From 1934 to 1937, John Cage studied composition with Arnold Schoenberg in California. Upon his arrival in New York in 1942, he abandoned dodecaphony to develop his own compositional techniques inspired by Asian philosophy (Taoism, Zen Buddhism) and based on indeterminacy (chance). In the late 1940’s, Cage explored the acoustic possibilities of what he called the prepared piano (a piano that has had its sound altered by placing objects (preparations) between or on the strings.) In the 1950’s, he participated in the summer program at Black Mountain College (Asheville, North Carolina, U.S.) and taught at the New School for Social Research (New York, N.Y., U.S.). It was during this period that he began a multi-year collaboration with the musician and composer David Tudor.
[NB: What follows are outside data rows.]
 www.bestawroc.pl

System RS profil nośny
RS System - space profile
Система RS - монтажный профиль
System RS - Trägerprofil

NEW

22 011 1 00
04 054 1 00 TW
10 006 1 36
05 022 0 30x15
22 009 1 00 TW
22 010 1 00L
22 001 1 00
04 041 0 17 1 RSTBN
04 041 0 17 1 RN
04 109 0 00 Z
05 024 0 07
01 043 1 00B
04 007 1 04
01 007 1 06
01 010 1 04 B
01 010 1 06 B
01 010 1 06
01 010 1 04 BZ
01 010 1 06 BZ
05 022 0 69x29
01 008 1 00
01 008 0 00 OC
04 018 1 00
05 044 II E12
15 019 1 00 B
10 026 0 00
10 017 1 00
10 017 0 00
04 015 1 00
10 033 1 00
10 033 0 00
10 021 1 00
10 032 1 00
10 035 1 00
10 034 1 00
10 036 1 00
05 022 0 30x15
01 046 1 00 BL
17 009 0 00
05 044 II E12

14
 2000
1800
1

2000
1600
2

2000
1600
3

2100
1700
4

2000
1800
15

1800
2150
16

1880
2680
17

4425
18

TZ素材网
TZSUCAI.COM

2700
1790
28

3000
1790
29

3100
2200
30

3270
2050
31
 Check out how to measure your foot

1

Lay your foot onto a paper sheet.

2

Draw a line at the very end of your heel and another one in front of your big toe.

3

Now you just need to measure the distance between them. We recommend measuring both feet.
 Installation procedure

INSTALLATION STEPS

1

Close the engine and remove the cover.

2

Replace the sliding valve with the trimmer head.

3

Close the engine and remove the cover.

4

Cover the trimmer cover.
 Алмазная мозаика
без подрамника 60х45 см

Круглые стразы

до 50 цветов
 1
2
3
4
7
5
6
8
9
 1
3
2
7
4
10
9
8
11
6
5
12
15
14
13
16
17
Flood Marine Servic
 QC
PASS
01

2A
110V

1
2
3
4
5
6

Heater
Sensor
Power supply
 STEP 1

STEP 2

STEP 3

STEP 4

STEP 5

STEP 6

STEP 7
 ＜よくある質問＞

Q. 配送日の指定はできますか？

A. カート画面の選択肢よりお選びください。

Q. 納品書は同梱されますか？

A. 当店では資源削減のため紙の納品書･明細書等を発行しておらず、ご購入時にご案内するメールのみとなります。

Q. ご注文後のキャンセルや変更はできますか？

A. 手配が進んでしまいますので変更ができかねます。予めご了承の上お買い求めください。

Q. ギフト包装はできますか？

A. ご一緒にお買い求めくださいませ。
In the 1960’s Cage frequently integrated electronic sounds, ambient noises, and random fragments of radio broadcasts in his compositions. Works from this period, often created with representatives of other disciplines, such as Merce Cunningham and Robert Rauschenberg, also highlight the theatrical elements of musical performance. This experimental phase reached its peak in 1969 with HPSCHD
(written in collaboration with Lejaren Hiller) presented at the University of Illinois (Urbana, Illinois, US) and featuring several overlapping visual and audio tracks (7 harpsichords, 51 computer-generated audio tapes, and abstract films). In the 1970’s, 80’s, and 90’s, Cage returned to composing conventional scores, but he still frequently employed the techniques developed in the 40’s and 50’s.